TASK LIST:
1. Using the vector index documentation, decide whether each statement agrees with it, answering yes or no and quoting the words that decide it. (a) GPU acceleration is available through CUDA. (b) Cosine is the only distance metric offered. (c) RocksDB persistence relies on WriteBatch for atomic updates.
2. In the usage code of the vector index documentation, what dimension is passed when "embeddings" is initialized?

Location: vector_index.cpp, ../include/index/vector_index.h

High-performance vector similarity search with HNSW algorithm and optional GPU acceleration.

Algorithm: HNSW (Hierarchical Navigable Small World graphs) - Malkov & Yashunin (2018), IEEE TPAMI

Features:

  • HNSW Index: Approximate nearest neighbor (ANN) search
  • GPU Acceleration: Vulkan/CUDA/HIP support via GPUVectorIndex
  • Multiple Metrics: L2 (Euclidean), Cosine, Dot Product
  • Quantization: Product Quantization (PQ), Binary Quantization, Residual Quantization
  • Advanced Features: IVF+PQ, FAISS integration, multi-vector search
  • Production Defaults: Optimized parameters via HnswProductionDefaults
  • Workload Auto-Tuner: Runtime construction-parameter selection via HnswParameterTuner and WorkloadClassifier
  • RocksDB Persistence: Atomic updates via WriteBatch
  • Audit Logging: Track vector operations for compliance

Basic Usage:

RocksDBWrapper db(config);
VectorIndexManager vim(db);

// Initialize with dimension and metric
vim.init("embeddings", 1536, VectorIndexManager::Metric::COSINE);

// Add vectors (persisted to RocksDB)

MATERIAL SUPPLIED:
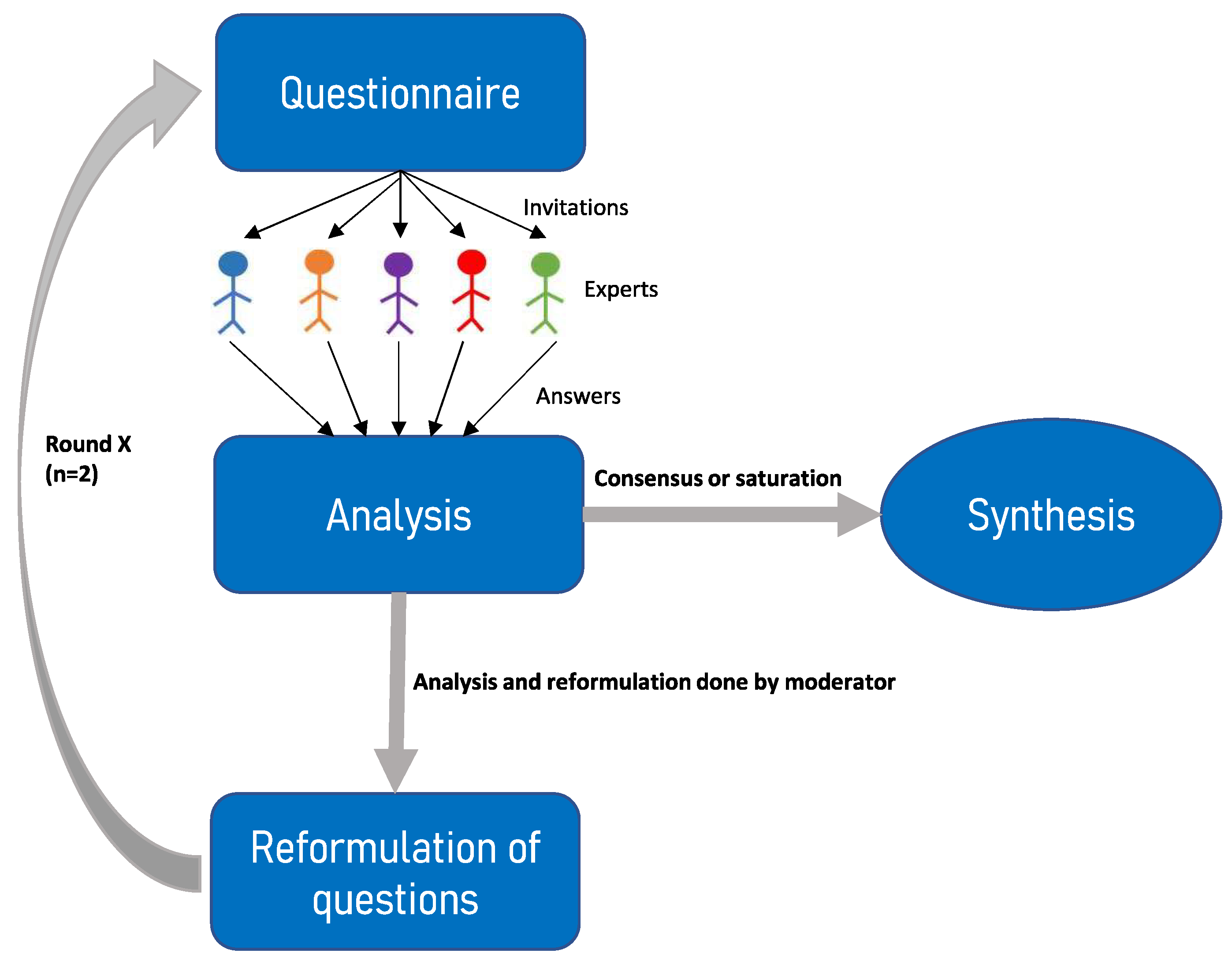 Questionnaire

Invitations

Experts

Answers

Round X
(n=2)

Analysis

Consensus or saturation

Synthesis

Analysis and reformulation done by moderator

Reformulation of questions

EXERCISE RESPONSES:
1.
(a) Yes: "GPU Acceleration: Vulkan/CUDA/HIP support via GPUVectorIndex"
(b) No: "Multiple Metrics: L2 (Euclidean), Cosine, Dot Product"
(c) Yes: "RocksDB Persistence: Atomic updates via WriteBatch"

2. 1536